A one-year fix should also prevent physician Medicare pay from becoming a political pawn in the early part of the new congressional session, Hedstrom said. Some Washington observers speculate that House Republicans might offer a bill that would finance a Medicare reimbursement solution with the repeal of the health reform law’s individual mandate and its accompanying subsidies for low-income Americans. The vote would be a political maneuver, however, because such legislation would likely fail in the Democrat-led Senate. Even if a bill were to pass, President Obama would veto it. A one-year fix would take such tactics off the table for now.
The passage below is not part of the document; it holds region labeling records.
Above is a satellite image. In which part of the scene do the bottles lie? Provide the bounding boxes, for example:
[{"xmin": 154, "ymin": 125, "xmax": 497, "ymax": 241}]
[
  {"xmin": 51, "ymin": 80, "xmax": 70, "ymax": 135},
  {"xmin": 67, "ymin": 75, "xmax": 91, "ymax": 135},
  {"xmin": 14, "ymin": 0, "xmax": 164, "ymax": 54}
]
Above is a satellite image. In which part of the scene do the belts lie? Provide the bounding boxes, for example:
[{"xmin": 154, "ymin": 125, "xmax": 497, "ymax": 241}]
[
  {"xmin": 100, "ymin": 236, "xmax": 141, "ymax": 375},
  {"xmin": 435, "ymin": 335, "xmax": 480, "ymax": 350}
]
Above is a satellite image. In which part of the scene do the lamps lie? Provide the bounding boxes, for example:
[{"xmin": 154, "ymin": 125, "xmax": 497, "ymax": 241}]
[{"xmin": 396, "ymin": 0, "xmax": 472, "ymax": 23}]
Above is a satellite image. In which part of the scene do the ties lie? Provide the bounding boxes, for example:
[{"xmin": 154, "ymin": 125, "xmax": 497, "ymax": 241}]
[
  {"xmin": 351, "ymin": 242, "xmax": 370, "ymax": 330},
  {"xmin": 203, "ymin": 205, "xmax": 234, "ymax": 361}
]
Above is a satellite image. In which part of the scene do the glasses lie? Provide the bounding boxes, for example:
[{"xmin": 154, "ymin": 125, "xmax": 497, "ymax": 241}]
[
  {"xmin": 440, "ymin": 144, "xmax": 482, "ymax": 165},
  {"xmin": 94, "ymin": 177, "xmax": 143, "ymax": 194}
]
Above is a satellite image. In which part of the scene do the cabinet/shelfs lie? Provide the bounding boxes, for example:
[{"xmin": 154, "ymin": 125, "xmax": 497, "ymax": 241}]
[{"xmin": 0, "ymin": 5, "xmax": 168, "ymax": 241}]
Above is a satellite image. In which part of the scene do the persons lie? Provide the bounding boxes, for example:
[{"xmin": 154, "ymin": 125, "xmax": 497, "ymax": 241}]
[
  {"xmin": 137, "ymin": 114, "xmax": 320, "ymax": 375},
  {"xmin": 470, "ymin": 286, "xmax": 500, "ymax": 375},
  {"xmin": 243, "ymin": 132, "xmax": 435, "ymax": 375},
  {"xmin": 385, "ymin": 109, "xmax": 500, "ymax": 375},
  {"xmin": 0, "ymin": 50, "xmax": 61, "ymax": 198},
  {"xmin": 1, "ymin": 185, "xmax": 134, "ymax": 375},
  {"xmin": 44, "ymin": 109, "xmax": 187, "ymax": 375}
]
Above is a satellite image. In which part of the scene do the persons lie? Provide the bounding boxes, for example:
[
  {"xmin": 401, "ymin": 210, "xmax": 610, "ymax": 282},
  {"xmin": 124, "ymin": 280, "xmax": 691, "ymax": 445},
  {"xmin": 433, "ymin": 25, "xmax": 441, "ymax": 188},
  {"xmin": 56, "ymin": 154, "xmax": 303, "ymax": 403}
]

Although medical societies will push to replace the formula with a system that accurately reflects increases in the cost of practicing medicine, they realize it will be a hard sell. Freezing Medicare payment through 2020 would cost $275.8 billion, while providing a payment update that reflects the Medicare Economic Index would cost $329.9 billion, and a 2 percent annual update would cost $374.2 billion, the Congressional Budget Office estimates.
Lawmakers will have a hard time finding the money, Hedstrom said. “In order to get it, you have to cut something. What do you cut?” The Republican takeover in the House and its gains in the Senate intensify the funding question. “Many of the Republicans who won in November ran on no new taxes and reducing the deficit, so paying for a permanent fix will be extremely difficult within these parameters,” Hedstrom said.